The result should be the line with "The Manchester United" followed by every remaining line of the entries, each reproduced exactly, with nothing else.

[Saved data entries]
★ ★ ★ ★ ★ ★ ★
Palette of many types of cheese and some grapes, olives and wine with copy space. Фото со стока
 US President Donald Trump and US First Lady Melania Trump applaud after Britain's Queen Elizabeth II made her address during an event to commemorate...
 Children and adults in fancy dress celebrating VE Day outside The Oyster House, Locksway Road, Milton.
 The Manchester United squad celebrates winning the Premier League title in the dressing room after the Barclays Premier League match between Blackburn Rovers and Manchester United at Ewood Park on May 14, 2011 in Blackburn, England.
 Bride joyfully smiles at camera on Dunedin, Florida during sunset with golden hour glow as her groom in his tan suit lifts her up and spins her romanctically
★ ★ ★ ★ ★ ★ ★
:: TASK SOLUTION ::
 The Manchester United squad celebrates winning the Premier League title in the dressing room after the Barclays Premier League match between Blackburn Rovers and Manchester United at Ewood Park on May 14, 2011 in Blackburn, England.
 Bride joyfully smiles at camera on Dunedin, Florida during sunset with golden hour glow as her groom in his tan suit lifts her up and spins her romanctically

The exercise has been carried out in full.